# [作業依頼 1]
本文のキーワード欄に挙げられている語をすべて書き出せ。
# [作業依頼 2]
本文の「2: おおむね順調に進展している」から「て稼働するようになっている。」までのすべてを、一字も変えずに引用してください。

# [提示本文]
研究課題/領域番号 |
24650229
|
研究種目 |
挑戦的萌芽研究
|
研究機関 | 筑波大学 |
研究代表者 |
千葉 親文 筑波大学, 生命環境系, 准教授 (80272152)
|
研究期間 (年度) |
2012-04-01 – 2015-03-31
|
キーワード | 再生医学 / 動物 / 発生・再生 / 細胞・組織 / 遺伝子 |
研究概要 |
成体イモリの再生メカニズムを遺伝子レベルで解析する新たな実験系の確立を目指し、本年度は以下の2つの項目について研究を行った。 1、胚・成体組織の個体間移植による系譜解析: 成体のEGFP/mCherryアカハライモリの前肢から、皮膚[表皮(外胚葉起源)と真皮(中胚葉起源)を含む]、筋肉[筋細胞と衛星細胞(いずれも中胚葉起源)を含む]、骨[骨芽細胞・骨細胞、破骨細胞、骨髄間葉細胞(いずれも中胚葉起源)を含む]を摘出し、同齢の別のイモリの同じ場所に移植した。その後、生着するまで3日間低温(18℃)で飼育した後、室温(22℃)で約1カ月間飼育した。これらの個体の前肢を移植箇所で切断し、100日後に再生した肢を切片にし、移植した組織がどの細胞・組織を再生したか調べた。その結果、皮膚由来の細胞が再生した肢の筋肉や骨の中に移動していることが分かった。一方、筋肉由来の細胞は筋肉に分化することが分かった。骨については、生着させることが難しく、今年度は結論にいたならなった。これらの結果から、皮膚(おそらく真皮)由来の細胞が、筋肉や骨の再生にかかわる可能性がでてきた。 2、組織特異的プロモーター/CreERT2システムによる系譜解析: 組織特異的プロモーターpCarA(筋細胞)とpPax3(衛星細胞)にCreERT2をつなぎ、タモキシフェンによりユニバーサルプロモーターの配下でmCherry発現を誘導するコンストラクトを作製し、I-SceI法によりトランスジェニック(TG)イモリの作製を試みた。しかし、発現が不安定であったため、原因を調べた結果、Cre-LoxPを同一コンストラクトにもつとそのDNAの調製が難しいことが明らかとなり、プロトコルの改良を重ね、現在、新規のプロトコルによりTGイモリを量産している。
|
現在までの達成度 (区分) |
現在までの達成度 (区分)
2: おおむね順調に進展している
理由
当初計画通り順調に進んでいる。TGイモリの組織を移植し、再生過程における細胞系譜を解析することは非常に困難とされてきたが、今回これを初めて現実化した点は大きい。しかし、手技の問題から骨[骨芽細胞・骨細胞、破骨細胞、骨髄間葉細胞(いずれも中胚葉起源)を含む]や血球、骨髄幹細胞の関与がまだ明らかでない。また、神経束由来の細胞(シュワン細胞;外胚葉起源)の関与も調べる必要がある。 組織特異的プロモーター/CreERT2システムによる系譜解析についても、時間はかかったが最終的に新規TGプロトコルの確立に到達したことは大きな前進で、これにより組織特異的プロモーターを用いた細胞系譜解析が安定して稼働するようになっている。

# [提示資料]
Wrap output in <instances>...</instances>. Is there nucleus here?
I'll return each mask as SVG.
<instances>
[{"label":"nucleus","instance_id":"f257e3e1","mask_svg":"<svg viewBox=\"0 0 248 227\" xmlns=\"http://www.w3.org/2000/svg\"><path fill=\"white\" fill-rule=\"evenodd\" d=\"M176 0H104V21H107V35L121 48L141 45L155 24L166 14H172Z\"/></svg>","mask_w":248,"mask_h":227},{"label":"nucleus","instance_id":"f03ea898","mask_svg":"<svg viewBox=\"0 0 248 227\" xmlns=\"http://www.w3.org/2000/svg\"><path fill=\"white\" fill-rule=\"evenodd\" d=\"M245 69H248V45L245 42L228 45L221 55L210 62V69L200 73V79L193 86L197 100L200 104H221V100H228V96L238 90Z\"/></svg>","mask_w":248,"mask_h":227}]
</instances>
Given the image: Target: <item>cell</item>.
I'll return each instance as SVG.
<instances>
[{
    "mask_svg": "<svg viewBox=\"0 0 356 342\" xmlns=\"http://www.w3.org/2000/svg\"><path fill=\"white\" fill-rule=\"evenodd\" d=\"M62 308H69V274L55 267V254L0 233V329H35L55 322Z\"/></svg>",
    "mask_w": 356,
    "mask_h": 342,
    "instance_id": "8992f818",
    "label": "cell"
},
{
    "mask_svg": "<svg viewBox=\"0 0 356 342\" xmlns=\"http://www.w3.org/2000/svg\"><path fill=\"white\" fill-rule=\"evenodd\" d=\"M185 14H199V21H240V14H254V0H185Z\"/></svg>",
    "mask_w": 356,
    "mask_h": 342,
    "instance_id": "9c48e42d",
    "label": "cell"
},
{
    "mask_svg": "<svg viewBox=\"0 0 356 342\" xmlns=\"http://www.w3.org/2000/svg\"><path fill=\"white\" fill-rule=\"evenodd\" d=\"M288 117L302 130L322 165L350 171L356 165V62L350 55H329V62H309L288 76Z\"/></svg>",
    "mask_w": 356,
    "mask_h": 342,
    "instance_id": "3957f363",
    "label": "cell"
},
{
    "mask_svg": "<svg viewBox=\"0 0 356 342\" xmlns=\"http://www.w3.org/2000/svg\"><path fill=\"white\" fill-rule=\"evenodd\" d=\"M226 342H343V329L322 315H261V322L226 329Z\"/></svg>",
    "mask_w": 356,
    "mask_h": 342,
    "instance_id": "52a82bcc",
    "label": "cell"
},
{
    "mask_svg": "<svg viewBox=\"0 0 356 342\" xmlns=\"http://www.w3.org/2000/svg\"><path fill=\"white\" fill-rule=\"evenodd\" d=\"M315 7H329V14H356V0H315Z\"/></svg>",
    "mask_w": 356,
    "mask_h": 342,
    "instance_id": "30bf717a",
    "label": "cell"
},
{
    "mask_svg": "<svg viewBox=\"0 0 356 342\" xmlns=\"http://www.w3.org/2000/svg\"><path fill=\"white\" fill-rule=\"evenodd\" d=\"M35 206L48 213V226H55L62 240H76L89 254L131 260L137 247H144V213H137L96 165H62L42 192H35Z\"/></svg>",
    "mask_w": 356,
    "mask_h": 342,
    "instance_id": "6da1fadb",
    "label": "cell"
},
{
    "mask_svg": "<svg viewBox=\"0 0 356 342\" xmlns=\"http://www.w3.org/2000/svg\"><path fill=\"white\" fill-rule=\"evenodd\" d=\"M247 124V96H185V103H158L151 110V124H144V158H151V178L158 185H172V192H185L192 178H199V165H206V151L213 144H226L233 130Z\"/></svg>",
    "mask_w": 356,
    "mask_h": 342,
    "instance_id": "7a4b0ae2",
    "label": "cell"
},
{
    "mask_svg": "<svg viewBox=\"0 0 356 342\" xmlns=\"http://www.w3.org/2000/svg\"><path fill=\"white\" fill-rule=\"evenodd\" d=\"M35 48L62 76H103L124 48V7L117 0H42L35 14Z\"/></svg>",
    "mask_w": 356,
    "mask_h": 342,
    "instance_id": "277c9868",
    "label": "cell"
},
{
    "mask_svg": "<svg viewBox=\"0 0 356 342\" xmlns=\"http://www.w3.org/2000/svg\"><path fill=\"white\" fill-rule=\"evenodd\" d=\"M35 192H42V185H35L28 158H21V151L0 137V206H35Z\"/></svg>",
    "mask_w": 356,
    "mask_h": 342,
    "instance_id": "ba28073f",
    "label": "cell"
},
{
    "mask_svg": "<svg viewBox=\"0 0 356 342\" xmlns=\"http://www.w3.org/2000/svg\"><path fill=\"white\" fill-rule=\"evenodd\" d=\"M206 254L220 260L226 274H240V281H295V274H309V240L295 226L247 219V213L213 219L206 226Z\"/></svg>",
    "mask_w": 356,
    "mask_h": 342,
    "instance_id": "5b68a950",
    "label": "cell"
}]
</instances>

# [演習出力 1]
再生医学
動物
発生・再生
細胞・組織
遺伝子

# [演習出力 2]
2: おおむね順調に進展している
理由
当初計画通り順調に進んでいる。TGイモリの組織を移植し、再生過程における細胞系譜を解析することは非常に困難とされてきたが、今回これを初めて現実化した点は大きい。しかし、手技の問題から骨[骨芽細胞・骨細胞、破骨細胞、骨髄間葉細胞(いずれも中胚葉起源)を含む]や血球、骨髄幹細胞の関与がまだ明らかでない。また、神経束由来の細胞(シュワン細胞;外胚葉起源)の関与も調べる必要がある。 組織特異的プロモーター/CreERT2システムによる系譜解析についても、時間はかかったが最終的に新規TGプロトコルの確立に到達したことは大きな前進で、これにより組織特異的プロモーターを用いた細胞系譜解析が安定して稼働するようになっている。